Two inches of duct tape.

Every session ends with some version of the same energy: a room full of people who finally know where they're going. But CJ has been doing this long enough to know what comes next.

"They don't really know what that means. It's our job as implementers to keep showing what the journey looks like."

Six, eight, twelve weeks later, they call. Things aren't working. The conflict that went quiet in the session is back, louder. The change that seemed obvious in the room hasn't happened.

The mistake most implementers make at that moment: they listen.
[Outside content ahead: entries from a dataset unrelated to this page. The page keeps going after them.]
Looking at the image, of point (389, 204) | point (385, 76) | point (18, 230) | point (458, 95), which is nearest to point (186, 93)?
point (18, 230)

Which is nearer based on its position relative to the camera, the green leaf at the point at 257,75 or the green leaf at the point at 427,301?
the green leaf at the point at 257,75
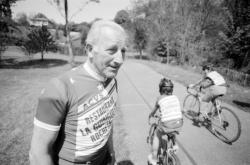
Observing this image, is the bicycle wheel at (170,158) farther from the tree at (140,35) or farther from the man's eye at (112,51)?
the tree at (140,35)

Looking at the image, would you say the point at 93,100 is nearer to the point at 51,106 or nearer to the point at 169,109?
the point at 51,106

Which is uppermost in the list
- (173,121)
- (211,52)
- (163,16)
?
(163,16)

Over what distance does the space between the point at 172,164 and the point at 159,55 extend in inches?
1276

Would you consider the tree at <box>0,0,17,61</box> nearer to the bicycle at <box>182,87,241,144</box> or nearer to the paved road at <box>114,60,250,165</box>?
the paved road at <box>114,60,250,165</box>

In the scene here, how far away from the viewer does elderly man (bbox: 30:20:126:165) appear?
1.08 meters

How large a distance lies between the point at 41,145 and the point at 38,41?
1096 inches

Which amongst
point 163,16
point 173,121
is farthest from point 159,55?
point 173,121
Not that listening is wrong — but listening without giving someone something to act on just adds another layer.

"All we're doing is putting duct tape on things. Pretty soon your duct tape is two inches thick. Pretty hard to cut."
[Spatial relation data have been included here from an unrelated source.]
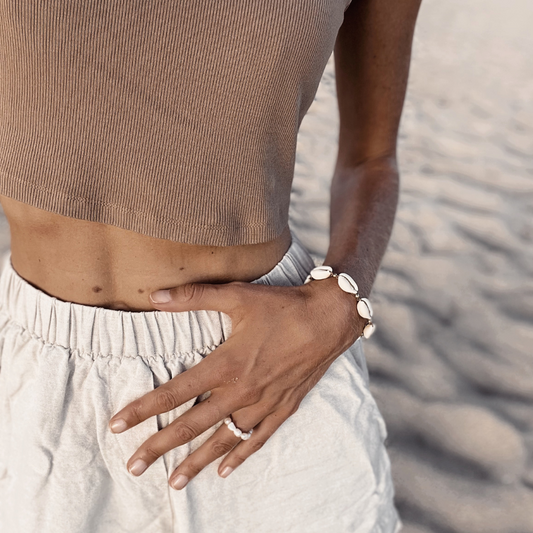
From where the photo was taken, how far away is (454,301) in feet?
8.68

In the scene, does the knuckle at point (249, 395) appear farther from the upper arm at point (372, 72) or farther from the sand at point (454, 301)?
the sand at point (454, 301)

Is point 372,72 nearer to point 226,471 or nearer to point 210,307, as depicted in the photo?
point 210,307

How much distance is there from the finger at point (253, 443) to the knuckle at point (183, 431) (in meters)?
0.09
The move CJ makes instead: convert back to the tools. "We pretty much have a tool for everything," she says.

She gave an example. A construction business doubling in size in a year. The visionary in four seats: Visionary, Integrator, key salesperson, and one more. He calls mid-quarter. Everything is on fire.

"One of the key tools I go to in situations of seats and people and stress is the Delegate and Elevate tool."

She worked through what was on his plate, where each task actually belonged, and where the gaps were.

"Ninety-five percent of our world sits in 'good but don't like to do.' Mr. Visionary, get rid of all of this. You're not serving anyone."

The conversation that followed was practical: what gets delegated, what gets hired for, what goes on the 12-month plan. He came in overwhelmed. He left with a plan.

The Steal

Triage before you listen.

Before you can bring Healthy to your clients, your own practice needs to be healthy. That means a roster and schedule that don't put you where CJ ended up - flying everywhere and burning through sleep. 

Look at next quarter: does your workload support your own health, or quietly undermine it?

In case you thought that was the hard part, rest assured that mid-quarter calls are coming. When one does, the problem almost always falls into one of two categories: people or execution.

People problems - someone overwhelmed, a conflict, a leader sitting in too many seats; start with Delegate and Elevate. List everything on their plate. The "good at but don't like to do" column is almost always where the seat problem lives. 

Execution problems - metrics off, commitments not being kept; start with the issues list. Identify the issue, assign the owner, set the due date.

It's the difference between a call that ends with a plan and one that ends with a feeling.